Since $f$ is bounded on a deleted neighborhood of $0$, function $f$ has a removable singularity at $0$. Since $f$ is bijective, we must have $f(0)=0.$
By Schwarz's lemma we get $|f(z)| \le |z|.$
But $f^{-1} \in \text {Aut}(D(0,1) \setminus \{0\}) \; \text {and} f^{-1}(0)=0 \Rightarrow |z|=|f^{-1}(f(z))| \le |f(z)|.$
Thus $|f(z)|=|z| \Rightarrow f(z)=\lambda z \;$ for some $\lambda \in \Bbb C$ and $|\lambda|=1$.
We infer that all the elements of $\text {Aut}(D(0,1) \setminus \{0\})$ are rotations.
Are my arguments correct?
The important missing detail is where you say "since $f$ is bijective, $f(0)=0$".

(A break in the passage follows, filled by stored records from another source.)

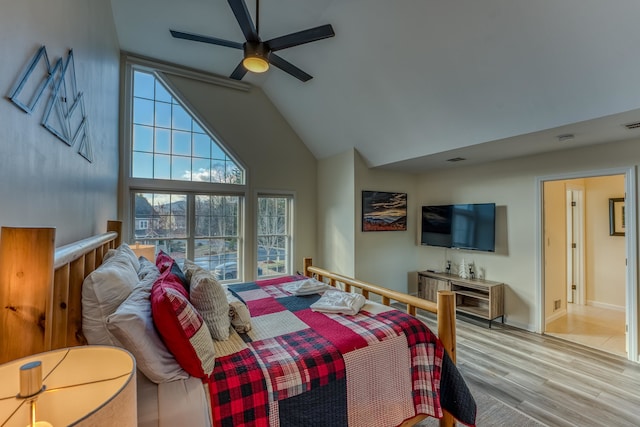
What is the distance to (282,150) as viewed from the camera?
509 centimetres

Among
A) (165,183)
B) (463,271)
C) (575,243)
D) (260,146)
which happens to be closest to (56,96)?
(165,183)

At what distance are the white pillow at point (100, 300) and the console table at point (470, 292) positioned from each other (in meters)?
3.48

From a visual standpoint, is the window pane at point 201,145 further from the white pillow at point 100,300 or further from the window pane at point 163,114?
the white pillow at point 100,300

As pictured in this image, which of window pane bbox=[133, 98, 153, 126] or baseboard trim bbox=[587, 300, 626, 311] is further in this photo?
baseboard trim bbox=[587, 300, 626, 311]

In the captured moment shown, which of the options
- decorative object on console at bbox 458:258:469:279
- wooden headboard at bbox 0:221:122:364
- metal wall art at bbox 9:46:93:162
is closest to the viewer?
wooden headboard at bbox 0:221:122:364

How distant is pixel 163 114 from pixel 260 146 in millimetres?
1459

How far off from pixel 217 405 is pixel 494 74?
10.6ft

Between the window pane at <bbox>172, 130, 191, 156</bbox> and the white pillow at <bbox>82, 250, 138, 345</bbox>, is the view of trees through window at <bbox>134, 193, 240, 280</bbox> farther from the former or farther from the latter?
the white pillow at <bbox>82, 250, 138, 345</bbox>

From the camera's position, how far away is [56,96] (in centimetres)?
132

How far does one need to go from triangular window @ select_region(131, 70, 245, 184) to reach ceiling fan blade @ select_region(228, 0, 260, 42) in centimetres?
245

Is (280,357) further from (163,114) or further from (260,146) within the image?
(163,114)

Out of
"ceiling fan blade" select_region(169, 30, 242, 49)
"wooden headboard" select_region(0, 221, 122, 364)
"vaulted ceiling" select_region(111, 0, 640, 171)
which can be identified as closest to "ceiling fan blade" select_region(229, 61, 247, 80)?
"ceiling fan blade" select_region(169, 30, 242, 49)

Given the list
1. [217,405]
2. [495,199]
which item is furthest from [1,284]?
[495,199]

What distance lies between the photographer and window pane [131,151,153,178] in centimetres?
398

To explain what the problem is we need to be a little more careful with the notation (in fact you made the error because you're actually using the notation "$f$" for two different things. Not to say your notation was bad, it's fairly standard, but that's where the error came from).
Say $D$ is the disk and $D'$ is the punctured disk. You're given $f:D'\to D'$. Now $f$ has a removable singularity at the origin, great. So $f$ extends to a function $F:D\to\Bbb C$.
Now when you say "since $f$ is a bijection..." you're actually referring to the new function $F$. You're given that $f:D'\to D'$ is a bijection - how do you know that $F$ is a bijection?
For that matter, how do you even know that $F(0)\in D$?
Hints: A certain very basic result that you use all the time shows that $|F(0)|<1$. So you have $F:D\to D$. Now you can use the Open Mapping Theorem to show that since $f$ is a bijection we must have $F(0)=0$.